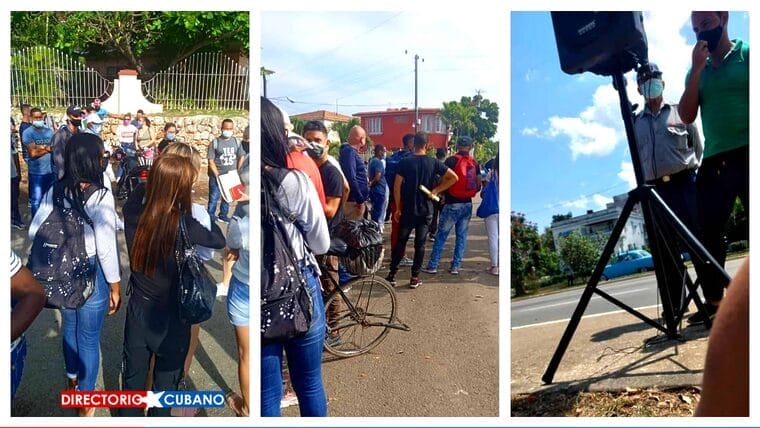 Cubanos protestan en la Embajada de Colombia por visados de tránsito (+ fotos y videos)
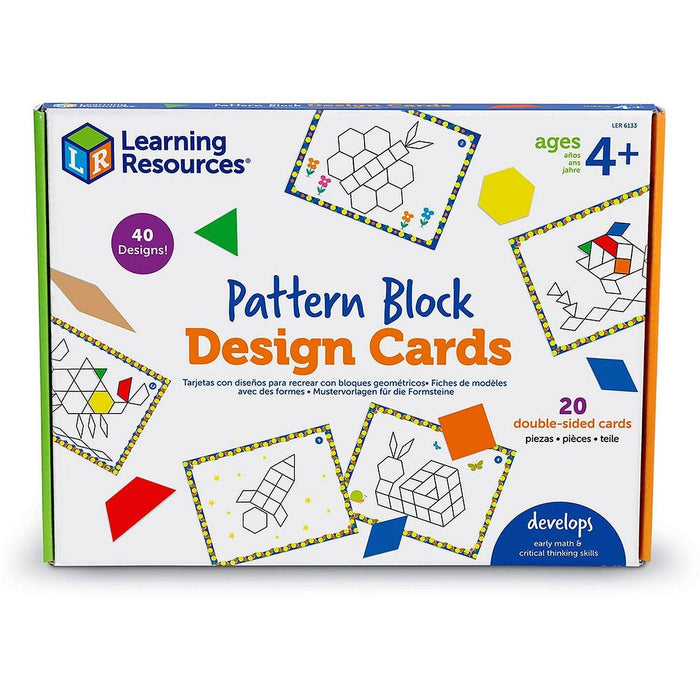 Learning Resources - Pattern Block Design Cards - Limolin 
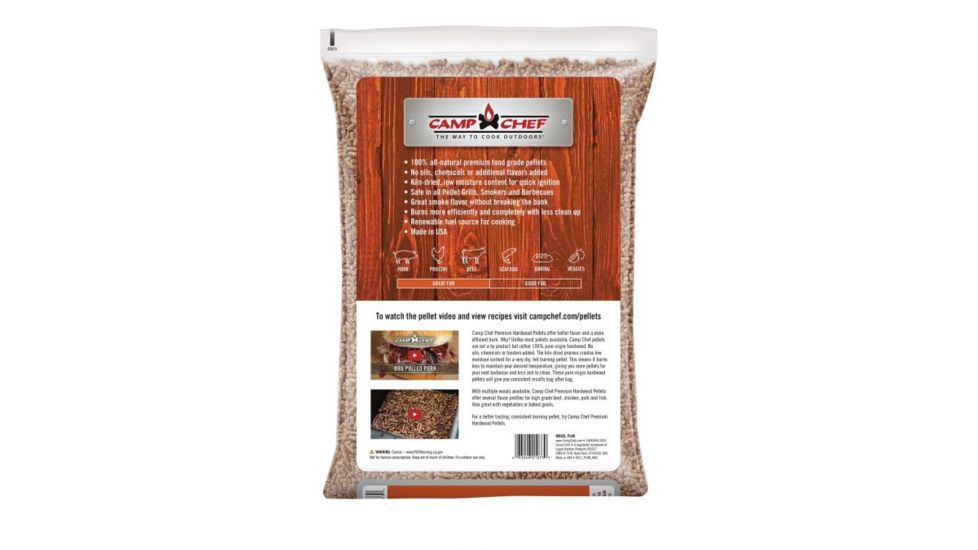 Camp Chef Hickory Premium Hardwood Pellets, PLHK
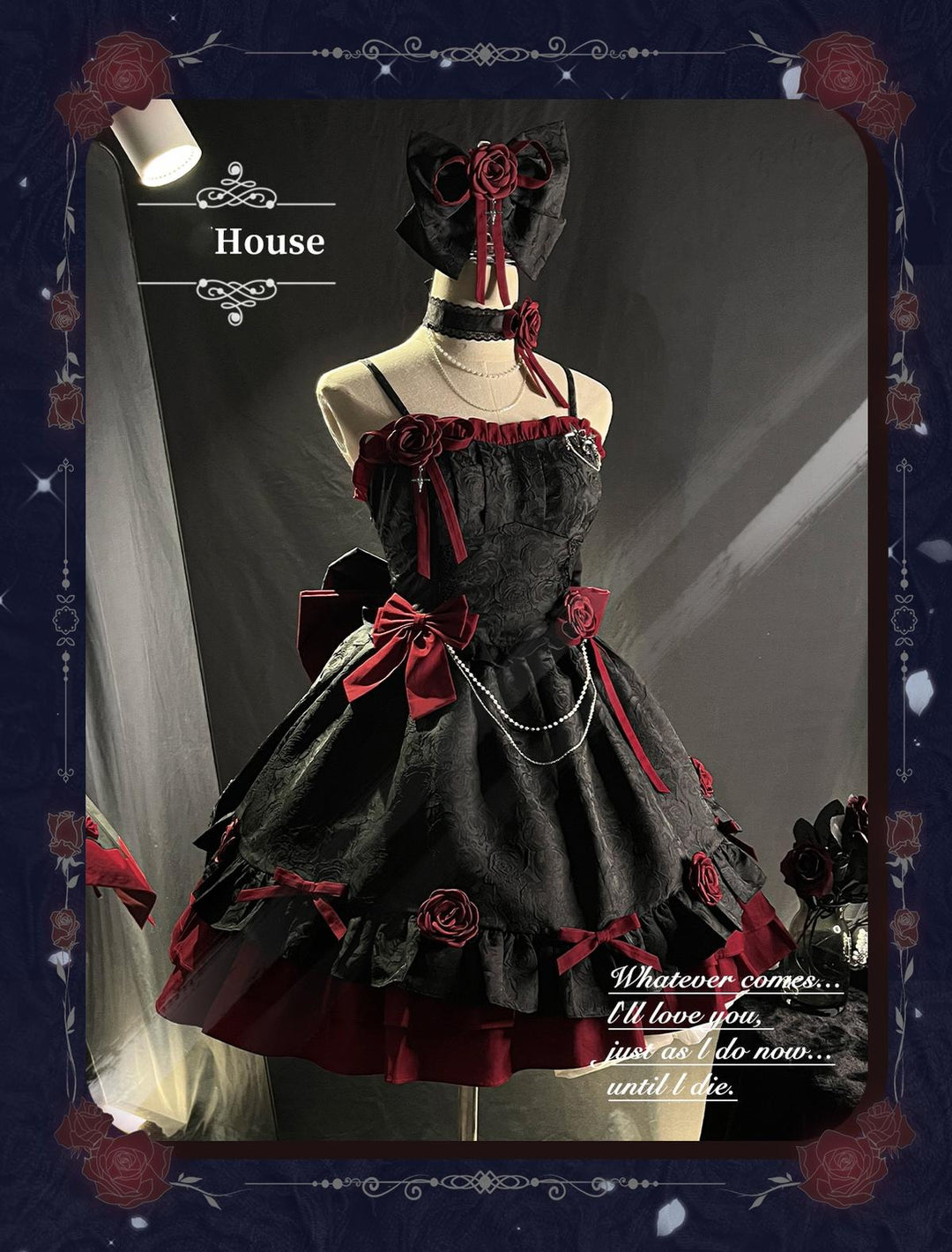 Gothic Lolita Dress Suspender Princess Puffy Dress 35546:496996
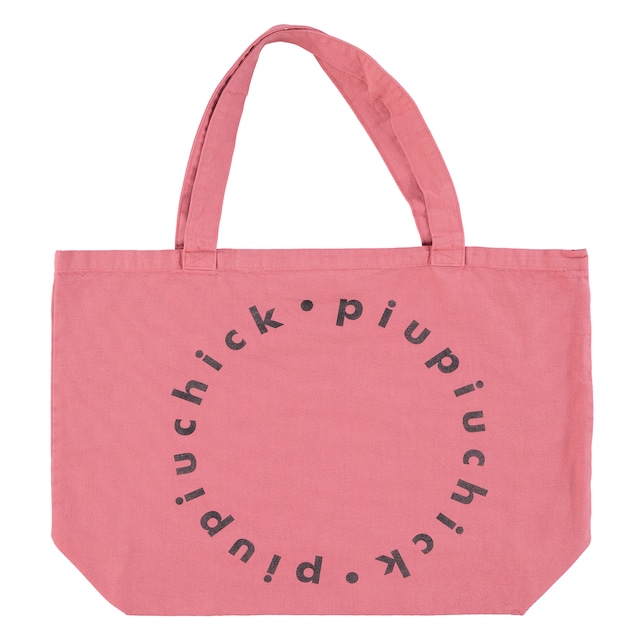 残り1点/piupiuchick AW22 / XL logo bag 【Pomegranate】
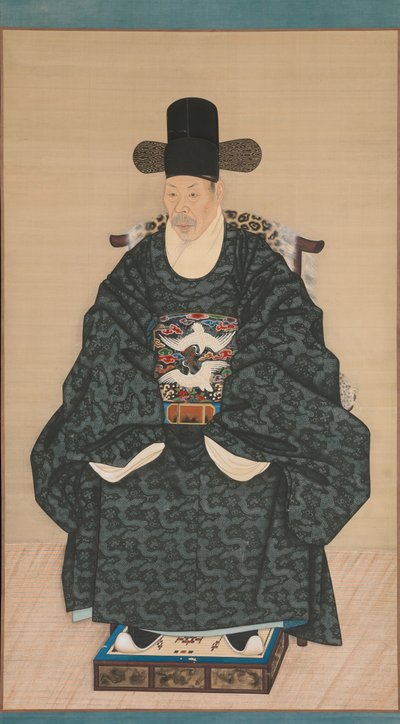 Portret van Yun Dongseom 1710-1795, ca. 1790-1805 door Unbekannt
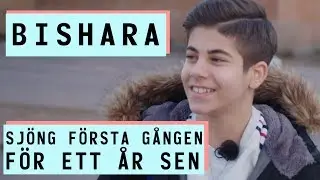 Från skolmatsalen till Melodifestivalen | Bishara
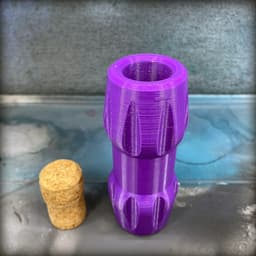 Cork Handle for Miniature Painting 3d model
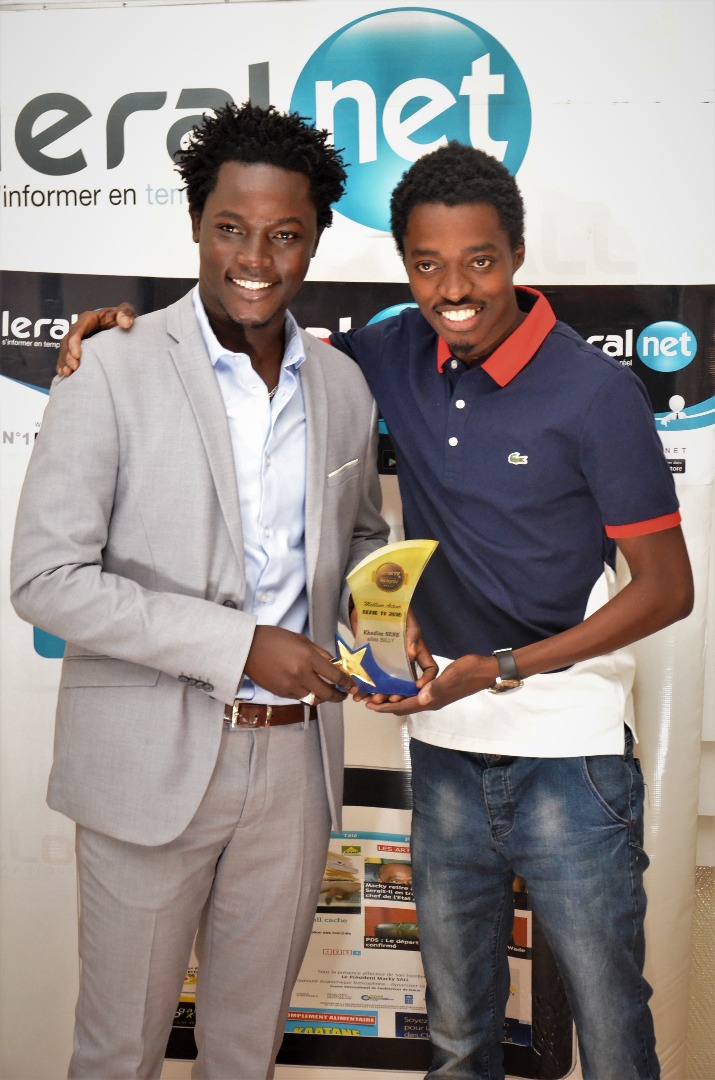 LERAL AWARDS : Remise du trophée du "Meilleur Acteur de l'année 2018" à Khadim Sène alias "Billy" de la Série "Pod et Marichou"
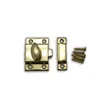 Cupboard Catches in Brass Plate 1 3/4" Latch for Cabinet or Cupboard Latches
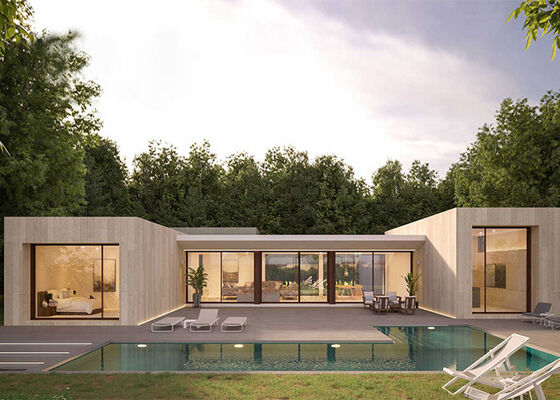 Australische standaard geprefabriceerd lichtstaal frame modulair huis China panelized systeem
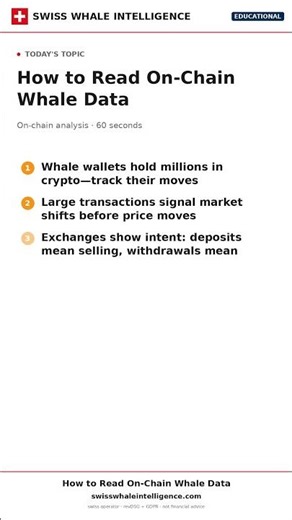 How to Read On-Chain Whale Data — explained in 60 seconds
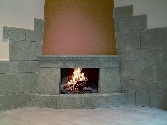 Chimenea de piedra modelo Jaqués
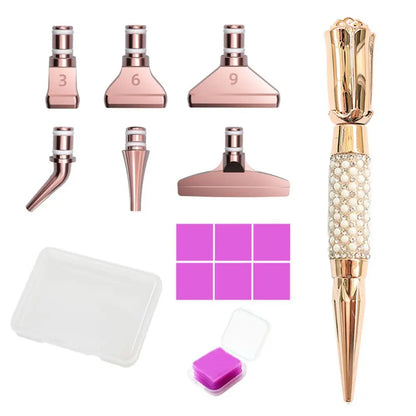 5D Diamond Painting Pen Kit – Glitter Sparkle Point Drill Pens for Cross Stitch, Embroidery, DIY Crafts & Nail Art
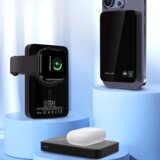 BLAVEC Power Bank 10000mAh BJ-04 Slim Type- C Magsafe 3 u 1 - crno staklo | shoptok.hr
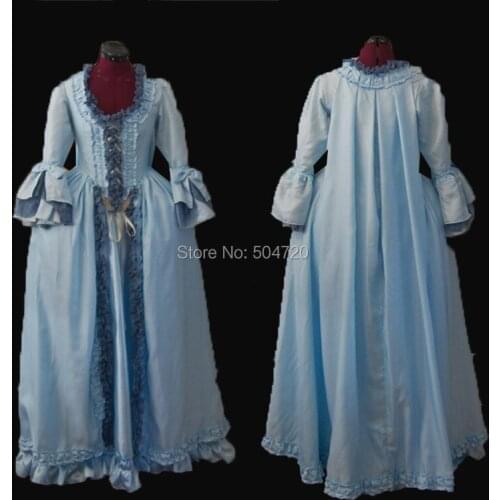 Tailored!NEW Royal 18 Century French Duchess Retro medieval Renaissance Reenactment Theatre Civil war Victorian dress HL-338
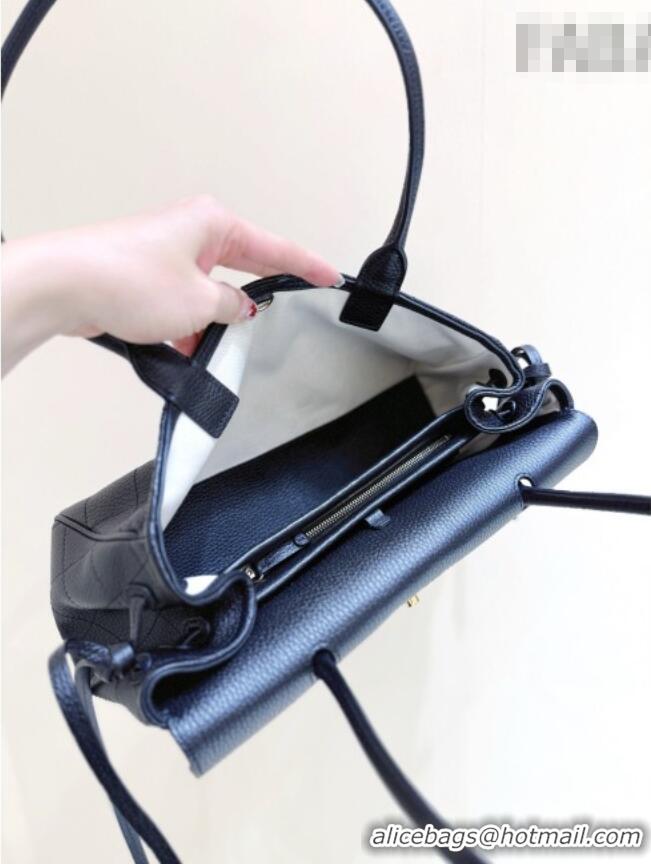 Good Taste Chanel Small Shopping Bag in Black Grained Calfskin AS6288 Spring Summer 2026 Top Quality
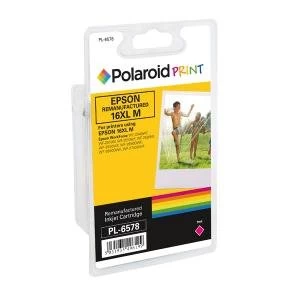 Polaroid Epson 16XL Compatible Inkjet Cartridge Magenta T163340-COMP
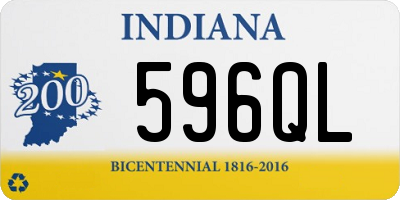 IN license plate 596QL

■ ■ ■

▸ Instruções:
Repita fielmente o texto de todos os itens acima, deixando as imagens de fora da resposta.

▸ Resposta abaixo:
 Cubanos protestan en la Embajada de Colombia por visados de tránsito (+ fotos y videos)
 Learning Resources - Pattern Block Design Cards - Limolin 
 Camp Chef Hickory Premium Hardwood Pellets, PLHK
 Gothic Lolita Dress Suspender Princess Puffy Dress 35546:496996
 残り1点/piupiuchick AW22 / XL logo bag 【Pomegranate】
 Portret van Yun Dongseom 1710-1795, ca. 1790-1805 door Unbekannt
 Från skolmatsalen till Melodifestivalen | Bishara
 Cork Handle for Miniature Painting 3d model
 LERAL AWARDS : Remise du trophée du "Meilleur Acteur de l'année 2018" à Khadim Sène alias "Billy" de la Série "Pod et Marichou"
 Cupboard Catches in Brass Plate 1 3/4" Latch for Cabinet or Cupboard Latches
 Australische standaard geprefabriceerd lichtstaal frame modulair huis China panelized systeem
 How to Read On-Chain Whale Data — explained in 60 seconds
 Chimenea de piedra modelo Jaqués
 5D Diamond Painting Pen Kit – Glitter Sparkle Point Drill Pens for Cross Stitch, Embroidery, DIY Crafts & Nail Art
 BLAVEC Power Bank 10000mAh BJ-04 Slim Type- C Magsafe 3 u 1 - crno staklo | shoptok.hr
 Tailored!NEW Royal 18 Century French Duchess Retro medieval Renaissance Reenactment Theatre Civil war Victorian dress HL-338
 Good Taste Chanel Small Shopping Bag in Black Grained Calfskin AS6288 Spring Summer 2026 Top Quality
 Polaroid Epson 16XL Compatible Inkjet Cartridge Magenta T163340-COMP
 IN license plate 596QL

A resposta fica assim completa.